Awake flexible bronchoscopy in children: A case series, feasibility and precautions.

Int J Pediatr Otorhinolaryngol

Northwell Health, 2000 Marcus Avenue, North New Hyde Park, NY, USA; Cohen Children's Medical Center, Division of Pediatric Otolaryngology, New Hyde Park, NY, USA.

Published: October 2024

AI Article Synopsis

  • Flexible bronchoscopy in pediatric patients is a common diagnostic procedure, typically performed under general anesthesia, but this study explores the use of it while the child is awake, which is less documented.
  • The research involved 11 pediatric patients, mostly male, with various reasons for the procedure, including foreign body suspicion and chronic cough, showing a moderate success rate of about 1.72 attempts before successful visualization of the airways.
  • The study noted minimal complications, with only one patient experiencing gagging, and emphasized the potential of awake bronchoscopy as a viable option for assessing respiratory issues in children, while cautioning about the risks associated with anesthesia.

Article Abstract

Introduction: Flexible bronchoscopy under anesthesia is a mainstay diagnostic tool for evaluating respiratory disorders in pediatric patients. While flexible bronchoscopy is generally regarded as a safe procedure with low risk for major complications, it does entail additional risks associated with the use of general anesthesia. The use of diagnostic awake flexible bronchoscopy in children is not well documented in current literature.

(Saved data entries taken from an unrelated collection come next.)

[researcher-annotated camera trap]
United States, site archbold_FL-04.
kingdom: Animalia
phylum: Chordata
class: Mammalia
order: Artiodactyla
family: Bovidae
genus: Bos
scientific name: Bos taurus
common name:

Objectives: The objective of this case series is to investigate the feasibility and potential utility of awake flexible bronchoscopy in pediatric patients and to highlight important precautions and complications.

Methods: This was a consecutive case series of patients who underwent an awake flexible bronchoscopy over a two year period at a tertiary children's hospital. Data collection included demographics, indications, number of attempts, scope findings, and complications. Successful attempts of flexible bronchoscopy were defined by visualization of the trachea and mainstem bronchi while failed attempts include if the scope entered the esophagus or if cough, vocal fold adduction, or movement prevented the scope from entering the trachea.

Results: 11 patients were involved in this study (mean age 20 months, age range 0d to 5y 1m, 72 % male). Common indications for bronchoscopy were suspicion of foreign body (5, 45.4 %), chronic cough (4, 36.4 %), and stridor (4, 36.4 %). The mean number of attempts until successful was 1.72 (range 1-3). One patient experienced a 30-s episode of gagging with mucinous emesis. There were no other complications. One patient ultimately underwent another flexible bronchoscopy under general anesthesia to confirm the findings and to evaluate the tertiary bronchioles and another patient underwent a surgical resection of an oral mass under general anesthesia after awake flexible bronchoscopy.

Discussion: Awake flexible bronchoscopy was well tolerated in this study and could serve as a useful diagnostic tool without necessitating anesthetic. However, further study is needed to compare awake flexible bronchoscopy with flexible bronchoscopy under general anesthesia. Additionally, the patients selected for this study were limited to those with minimal risk, such as patients without cardiac disease. Limitations of this technique include suboptimal visualization of subglottic region and limited diagnostic utility for sleep related airway pathologies and cases where therapeutic intervention is needed.